26Ein Verfahrensfehler liegt auch nicht darin begründet, dass die Beklagte in der mündlichen Verhandlung von einer Assessorin vertreten worden ist. Dabei kann offen bleiben, ob diese zum Zeitpunkt der mündlichen Verhandlung Beschäftigte der Beklagten im Sinne des § 67 Abs. 2 Satz 2 Nr. 1 VwGO gewesen ist und ob sie ggf. vom Verwaltungsgericht gemäß § 67 Abs. 3 Satz 1 VwGO als Bevollmächtigte zurückzuweisen gewesen wäre.
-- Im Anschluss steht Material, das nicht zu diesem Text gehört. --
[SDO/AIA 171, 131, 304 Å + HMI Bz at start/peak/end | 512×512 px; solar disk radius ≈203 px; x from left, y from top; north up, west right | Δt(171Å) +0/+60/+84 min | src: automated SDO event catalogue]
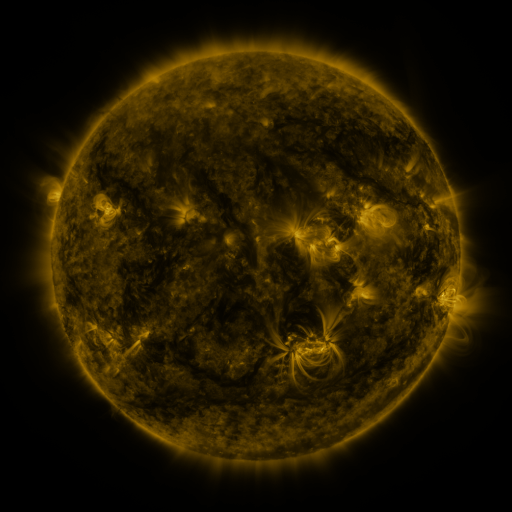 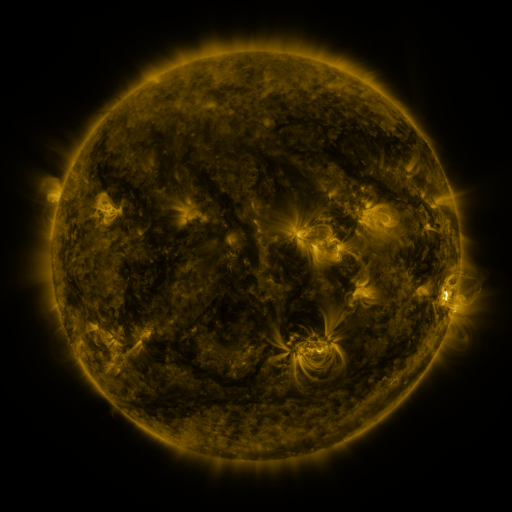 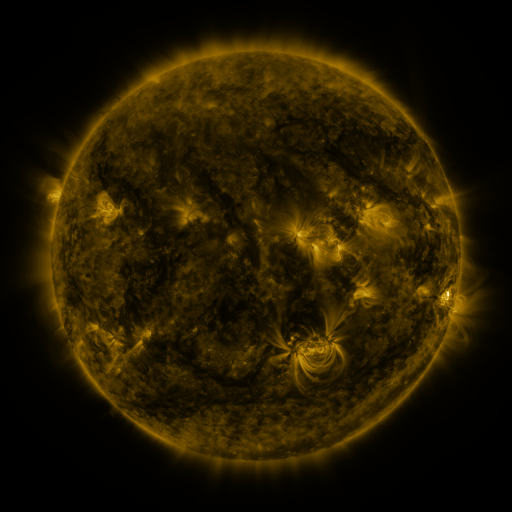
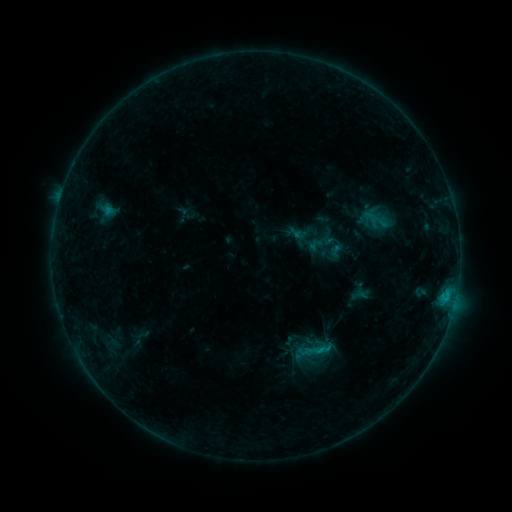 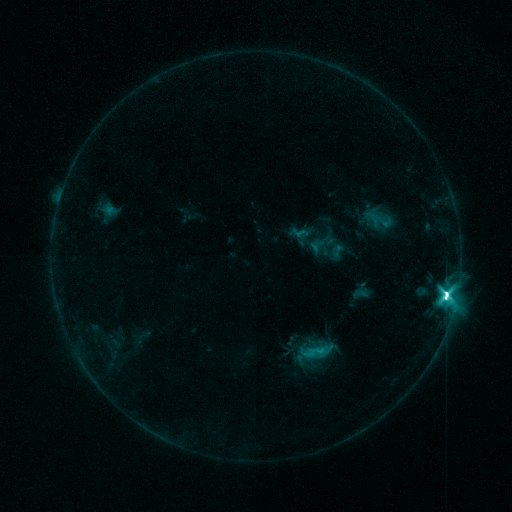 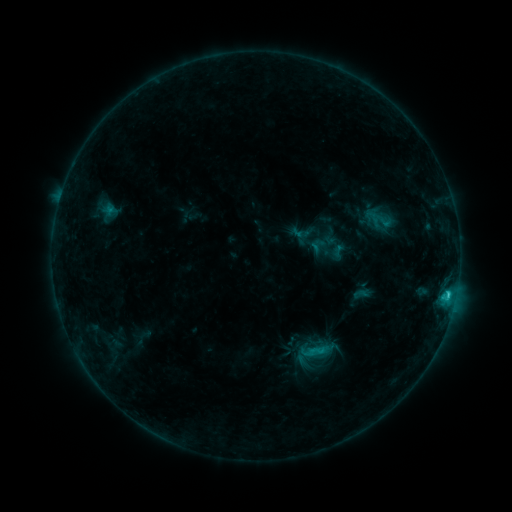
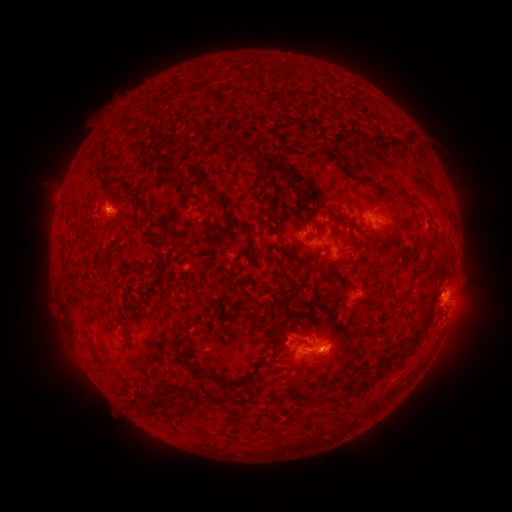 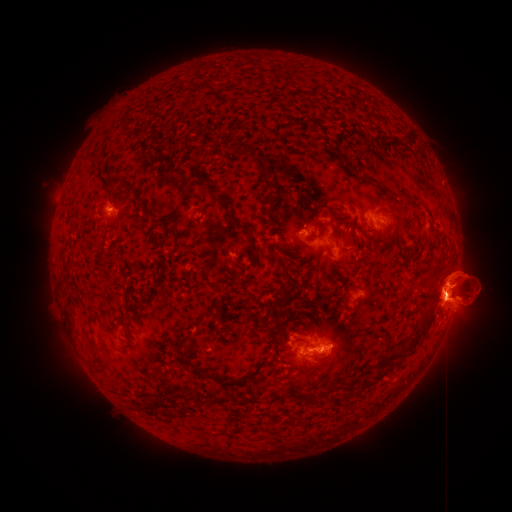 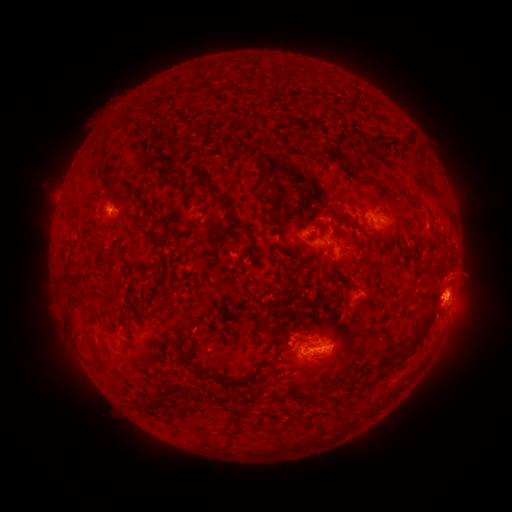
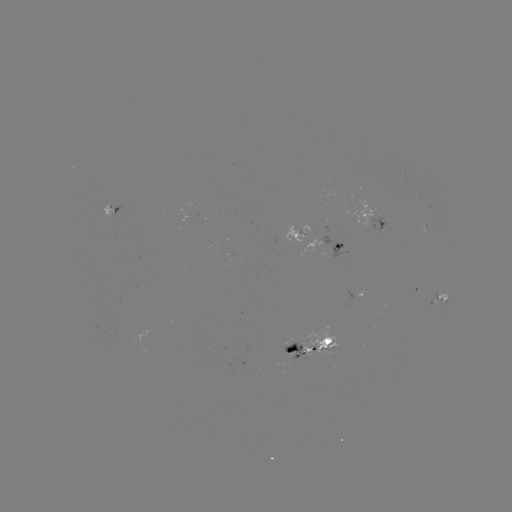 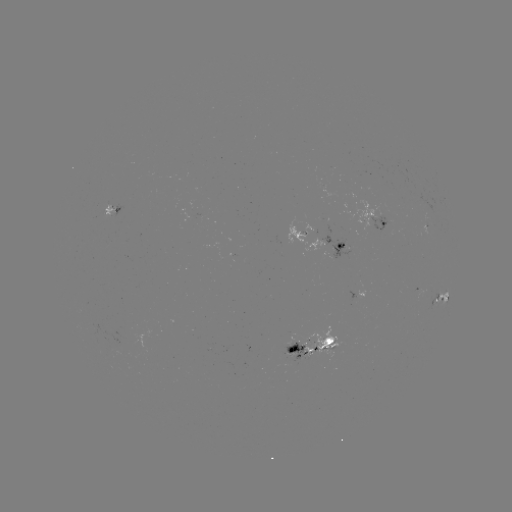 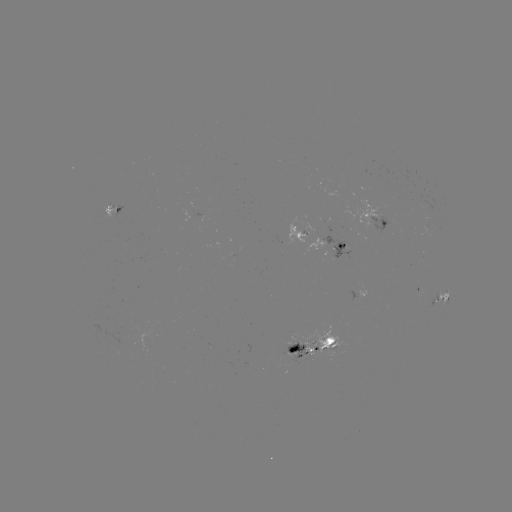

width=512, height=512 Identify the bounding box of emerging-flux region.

Denn § 67 Abs. 3 Satz 2 VwGO bestimmt insoweit, dass Prozesshandlungen einer nicht vertretungsbefugten Bevollmächtigten bis zu ihrer Zurückweisung wirksam sind. Das wiederum hat zur Folge, dass auch im Fall möglicher, jedoch nicht erfolgter Zurückweisung eine hinreichende Rechtssicherheit bewirkt wird und eine Berufungszulassung nicht auf die in erster Instanz nicht erkannte fehlende Vertretungsbefugnis gestützt werden kann.
27Vgl. Czybulka, in: Sodan/Ziekow, VwGO, 3. Aufl. 2010, § 67 Rn. 38.
28Der Senat war nicht gehalten, aus Gründen der kostenrechtlichen „Schonung“ des Klägers zunächst nur über den Antrag auf Bewilligung von Prozesskostenhilfe für das zweitinstanzliche Verfahren zu entscheiden, um ihm nach einer solchen isolierten Entscheidung die kostengünstige Rücknahme des Zulassungsantrags zu ermöglichen. Denn der Kläger hat nicht von der Möglichkeit Gebrauch gemacht, zunächst lediglich die Bewilligung von Prozesskostenhilfe für einen beabsichtigten Zulassungsantrag zu beantragen, sondern diesen erst nach der Stellung eines unbedingten Antrags auf Zulassung der Berufung gestellt. Bei einem solchen prozessualen Verhalten muss ein Kläger ohne weiteres damit rechnen, dass über beide Anträge gleichzeitig entschieden wird.
29Die Kostenentscheidung folgt aus § 154 Abs. 2 VwGO; die Streitwertfestsetzung beruht auf §§ 40, 47 Abs. 1 und 3, 52 Abs. 5 Satz 1 Nr. 2 GKG.
30Dieser Beschluss ist gemäß § 152 Abs. 1 VwGO und – hinsichtlich der Streitwertfestsetzung – nach §§ 68 Abs. 1 Satz 5, 66 Abs. 3 Satz 3 GKG unanfechtbar. Das Urteil des Verwaltungsgerichts ist nunmehr rechtskräftig, § 124a Abs. 5 Satz 4 VwGO.